Pickleball, jail projects and road construction
During the budget workshop, each department director took time to review top priorities for the next fiscal year. Among their comments were the following:
- Nicole Rissler, director of the Parks, Recreation and Natural Resources Department, noted that her FY20 budget includes a proposal she presented to the board several weeks ago, regarding a plan for new outdoor pickleball facilities on Pompano Avenue. Twelve dedicated courts will be created, she said, in conjunction with use of the property as a trailhead for the North Extension of The Legacy Trail.
The site previously was home to a Sarasota County Tax Collector’s Office driver’s license facility. Tax Collector Barbara Ford-Coates and her staff took over the building from the state after the Legislature several years ago mandated that tax collector’s offices handle all driver’s license work. The property is just south of the Sarasota County Fairgrounds.
The remodeled interior will contain a community room and office space, Rissler said on May 17, serving users of both the pickleball complex and The Legacy Trail. The project’s expense has been estimated at $560,000.
- Jeff Lowdermilk, director of the General Services Department, told the board that an extra $4.5 million in the sales tax — or Surtax 3 — revenue the county receives has been dedicated to projects for the jail over the next five fiscal years, pending a final commission vote on the Capital Improvement Program.
However, he continued, he would need to come back to the board later regarding a new $2-million request for a door-locking project in the East Jail that “will enhance the safety and security in the jail.”
Regarding the Central Energy Plant: Lowdermilk noted that the design was at the 90% completion point.
Further, he said he has been working with City of Sarasota staff on several issues related to the site of the new facility, which will be a section of the surface lot next to the county’s parking garage located at the intersection of School Avenue and Ringling Boulevard.
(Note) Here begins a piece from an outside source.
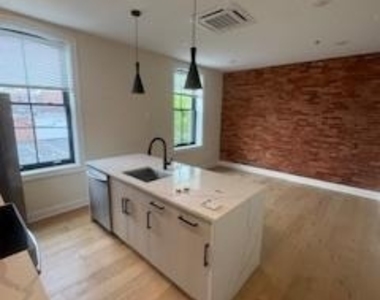 649 N 15th Street - Photo Thumbnail 1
For example, the county will need city approval of what Lowdermilk characterized as “a major encroachment” into Adams Lane, as well as an easement “in a very small part” of Payne Park. Further, he said, county staff will have to renegotiate a parking agreement with the city.
After the Central Energy Plant design has been completed, Lowdermilk said, he would be back before the commission with the proposed Guaranteed Maximum Price (GMP) of the facility. He hopes that staff will have secured the necessary city permits for the project about the same time the GMP is ready for board consideration, he added.
- Among the projects County Engineer Spencer Anderson reviewed were plans for construction on Cattlemen Road from Bahia Vista Street to Packinghouse Road, including a realignment of the intersection at Palmer Boulevard, Packinghouse Road and Cattlemen Road — “That triangle of roads there that has congestion,” as he put it.
North Cattlemen will be widened to four lanes up to Packinghouse, he added.
Construction is planned to start near the end of the 2020 fiscal year, Anderson noted.
A chart Anderson showed the board listed the expense of that project at $1.5 million in the 2020 fiscal year, with another $3.5 million needed in fiscal years 2021 through 2023.
- Rob Lewis, interim director of Sarasota County Area Transit (SCAT), reported that by the end of this fiscal year, 14% of the 209 county bus stops will have shelters, if all goes according to plan.
Adding shelters has been a priority, especially, of Commissioner Maio. On May 17, Maio told Lewis, “You are making progress [but] for heaven’s sake … can’t we get a bench [at stops that see heavy demand]?”
“I can’t take it anymore, driving down the road, [seeing] elderly people, moms with babies, sitting in the dirt or the grass,” Maio continued.
He then indicated he hoped his colleagues would agree with him on that request for benches.
After no other board member offered a comment, Rob Lewis told Maio, “Understood.”